Step 1: Determine if You Can Create a Will
In Michigan, like many other states, the requirements for writing a will are quite simple: you are at least 18 years of age, you are of sound body and mind, and you are not under duress. If you meet these requirements then you can create a will to safeguard your estate and intentions.
Step 2: Choose the Type of Will You Want
There are many types of wills available in Michigan, but there are only two divisions that you need to concern yourself with here: the Statutory Will and all other wills. The Statutory Will is designed as a one-size-fits-all form. This will work for most people, but as a result of its generality it will not provide completely adequate coverage for those facing unusual or extraordinary circumstances. In general, you should not use the Statutory Will if you meet any of the following conditions:
• You have large amounts of property
• You have a blended family
• You do not have a spouse or children
• You have children with special needs
• You own a business
If any of these conditions apply to you, then you should consult an estate planning attorney in order to draft your will. This is because there are a number of legal requirements that alternative wills must meet, and any mistake might cause your estate to be divided in a manner that goes against your wishes.
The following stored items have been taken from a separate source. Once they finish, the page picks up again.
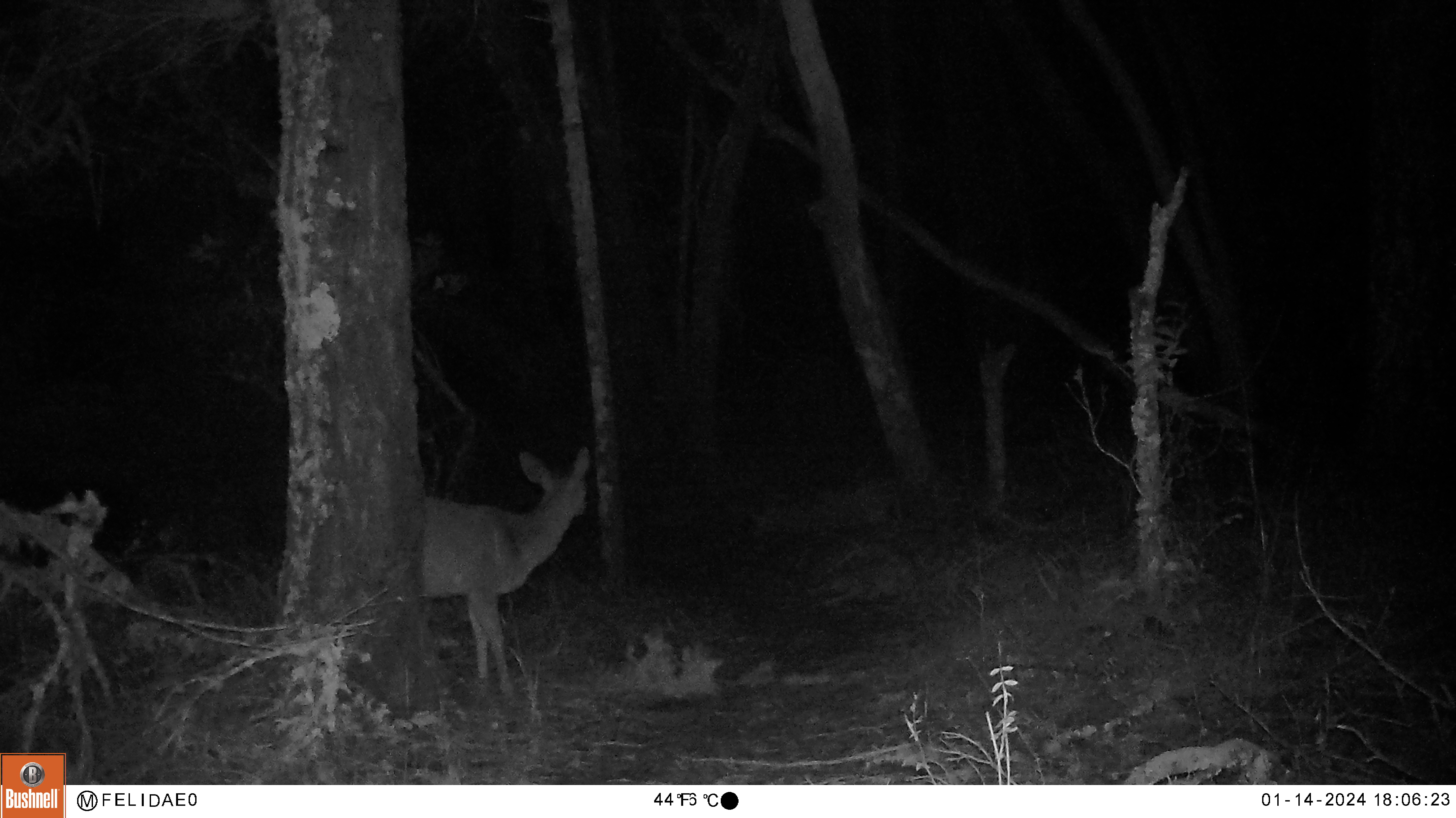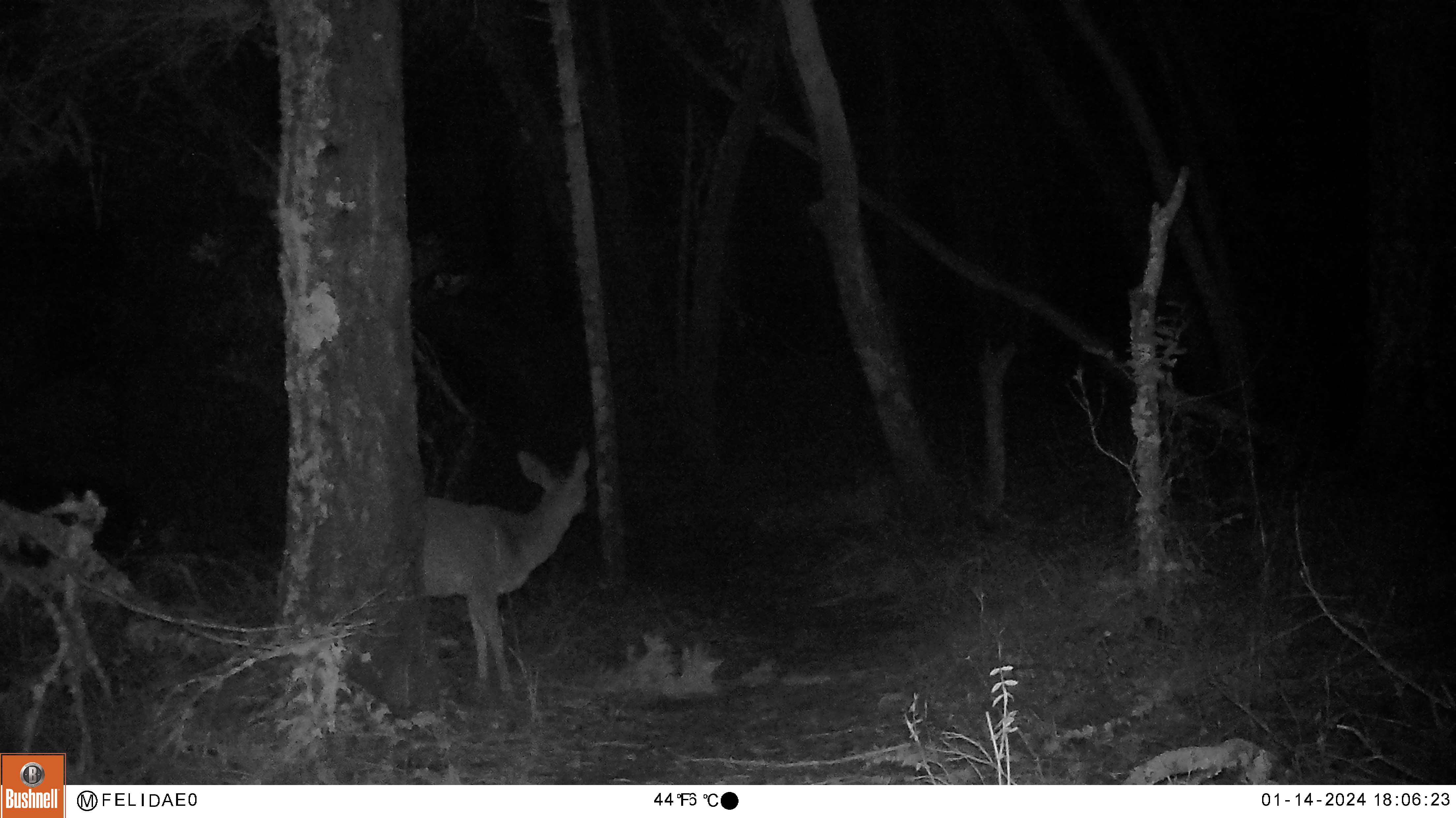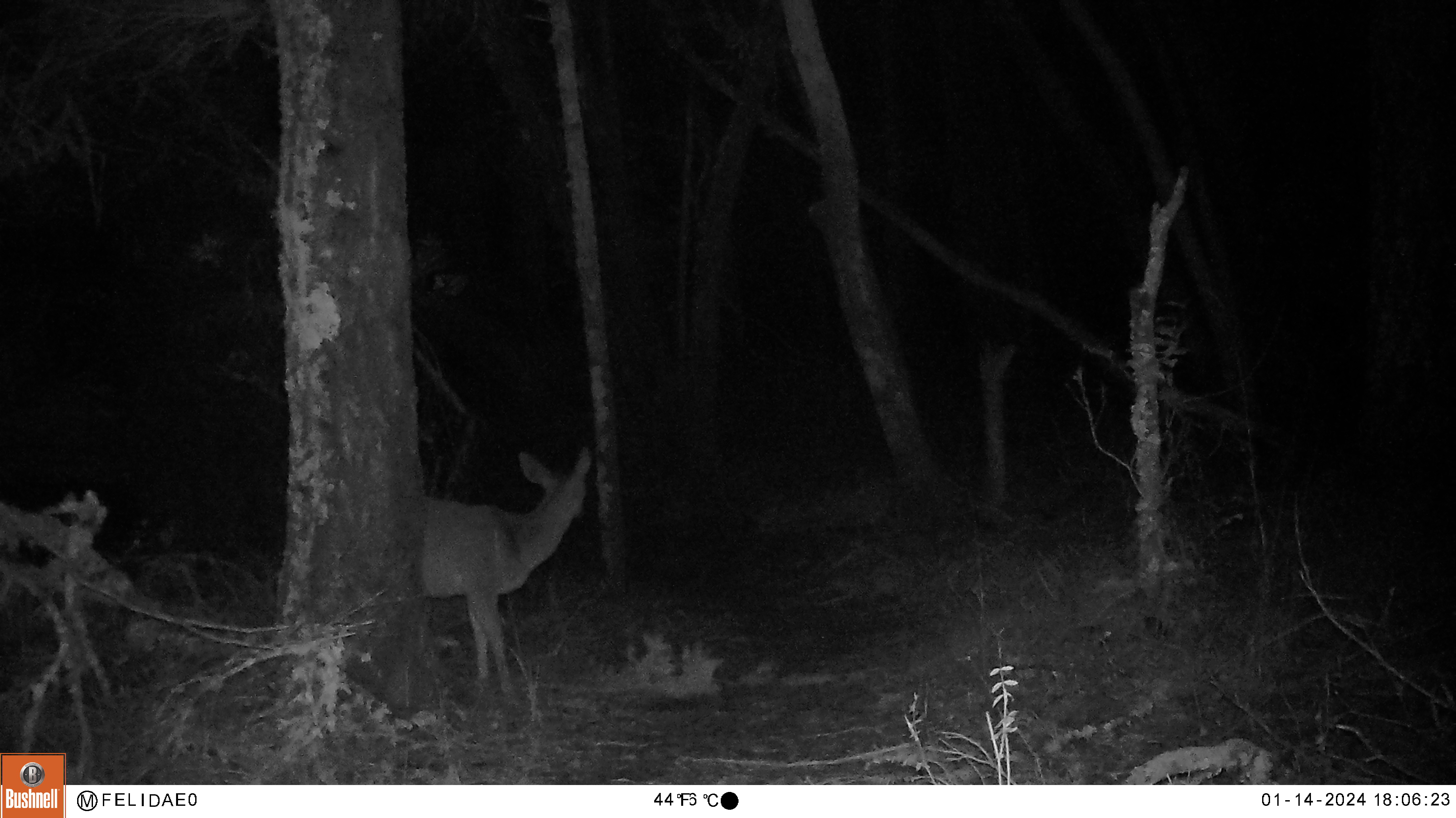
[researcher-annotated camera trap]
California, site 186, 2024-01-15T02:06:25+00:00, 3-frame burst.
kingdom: Animalia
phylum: Chordata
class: Mammalia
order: Artiodactyla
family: Cervidae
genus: Odocoileus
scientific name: Odocoileus hemionus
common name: mule deer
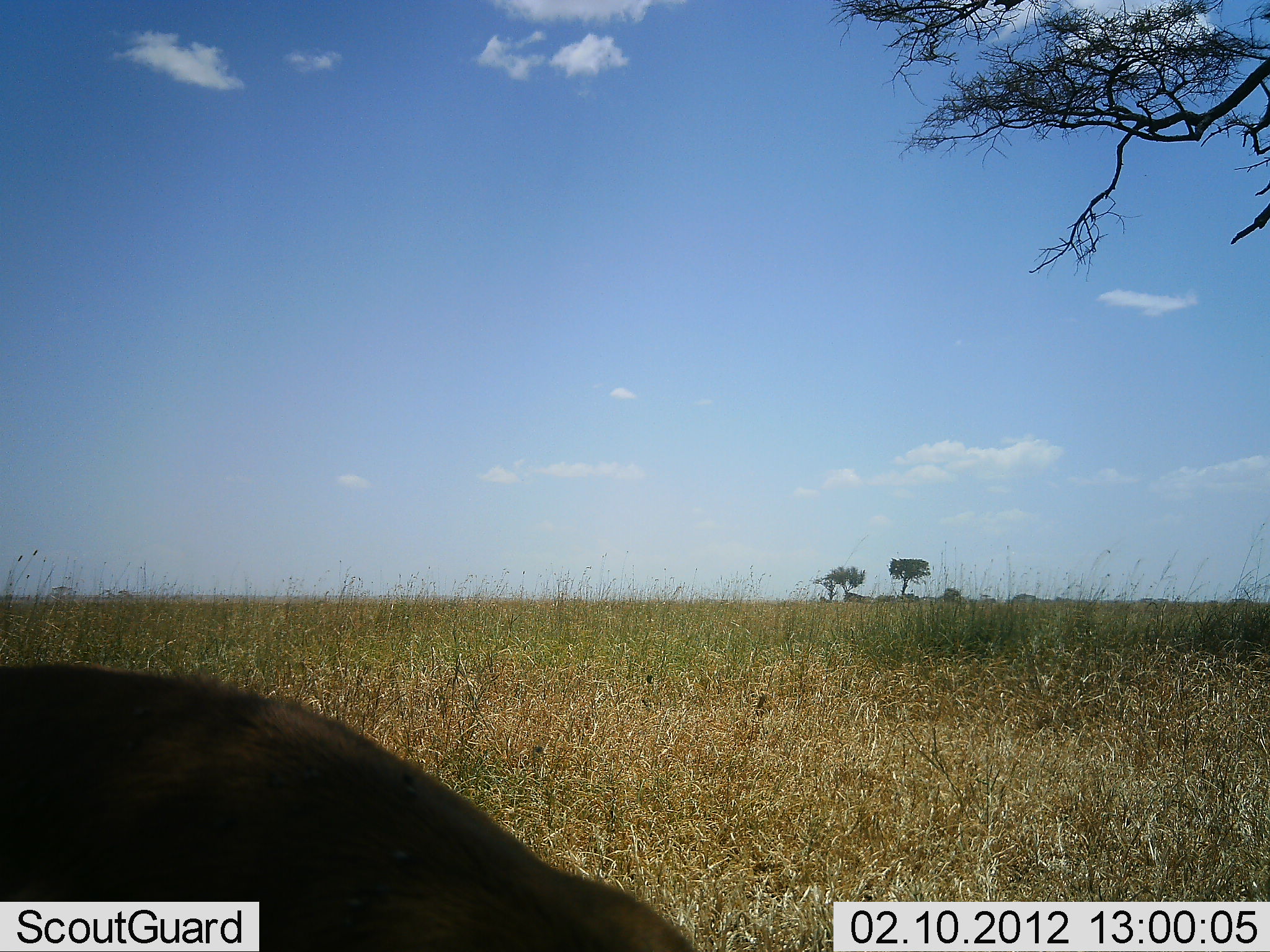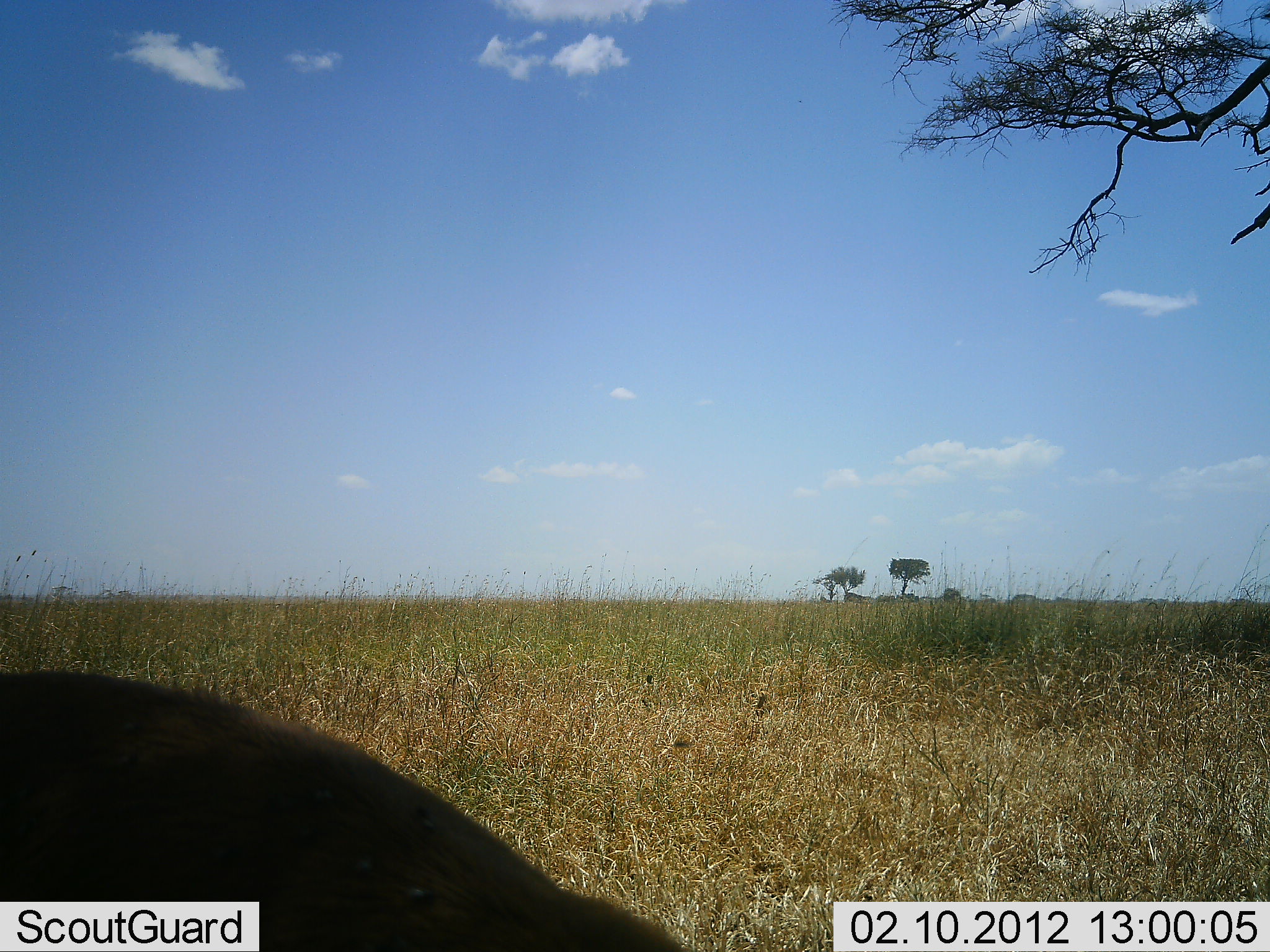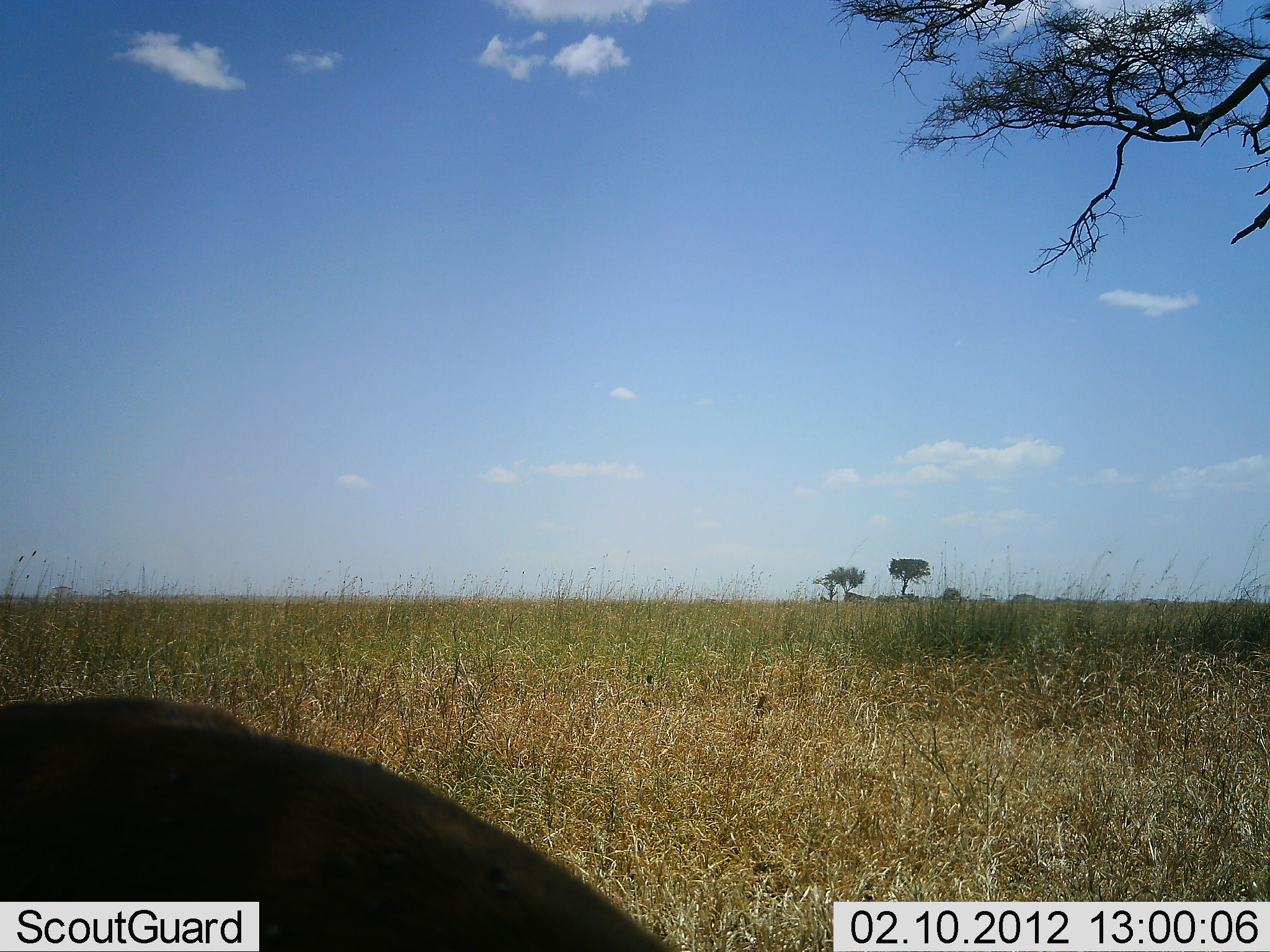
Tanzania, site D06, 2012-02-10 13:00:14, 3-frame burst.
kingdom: Animalia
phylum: Chordata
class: Mammalia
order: Artiodactyla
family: Bovidae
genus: Connochaetes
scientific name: Connochaetes taurinus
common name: blue wildebeest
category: wildebeest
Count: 1.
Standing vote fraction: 25%.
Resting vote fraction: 75%.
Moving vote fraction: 0%.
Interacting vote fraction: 0%.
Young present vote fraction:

Step 3: Compose the Will According to Legal Guidelines
Thanks to Michigan’s Statutory Will Form you can fill your will out quickly and easily. Should you require an alternative form of will, such as if you’d like to make a joint will with your spouse, then you will need to draft a unique will, ideally under the guidance of an attorney. To compose the will yourself, there are also several options for how to do this:
• Formal Will: Adheres to the requirements outlined in MCL 700.2502 and is one of the more common types of will in Michigan. It must be in writing, i.e. type
• Holographic Will: A handwritten will composed by the hand of the testator
• Statuory Will: A fill-in-the-blank will
• Writing Intended as a Will: Any form of writing made by the decedent that can be proven to constitute the decedent’s will, a partial or complete revocation of their will, an addition or alteration to their will, or a partial or complete revival of a decedent’s formerly revoked will or any part of it therein
As you fill out or compose a will just make sure that you do not let others pressure you into changing the way you want your will to function. This would be duress and might be grounds for invalidating your will in the future.
Step 4: Sign the Will
In the case of a Formal or Statutory will, the testator must sign the will or instruct someone to sign the will for them in the presence of two witnesses, each of which will then subscribe their names to the will as witnesses. In the case of a holographic will, however, the testator is the only person who needs to sign the will and the will is valid as long as it is dated and the handwriting is shown to be the testator’s own. As for writing intended as a will, it helps to sign and date this writing, but the final decision comes down to a judge or jury.
Step 5: Put the Will Somewhere Safe
Once the will is completed, signed, and witnessed, you will need to place it somewhere safe until the time you choose to revise it or you pass away. There are several options. If you wish to keep the will you should place it in a fire proof case or in a safe deposit box and inform your family or the executor of your will where it is located. You may also leave it with an estate attorney should you desire to do so, treating them as a neutral party. Finally, for a $25 fee you can file your will with the Probate Court, though it will cost $25 every time you file a new version with them.
Step 6: Revise the Will
While you do not have to revise a will, it is generally a good idea to go back on occasion and consider how your feelings or finances have changed, and whether that merits a new will. If you do want to alter or revise a will, you should not make corrections on the will itself. Rather you should complete a new will and destroy the old one entirely. Otherwise, you can add a codicil, or amendment, to the old will. Just make sure to clarify at the beginning of any new will or codicil the date and what it is intended to do, which in the case of a new will means stating that you void all versions of your will that existed prior to now.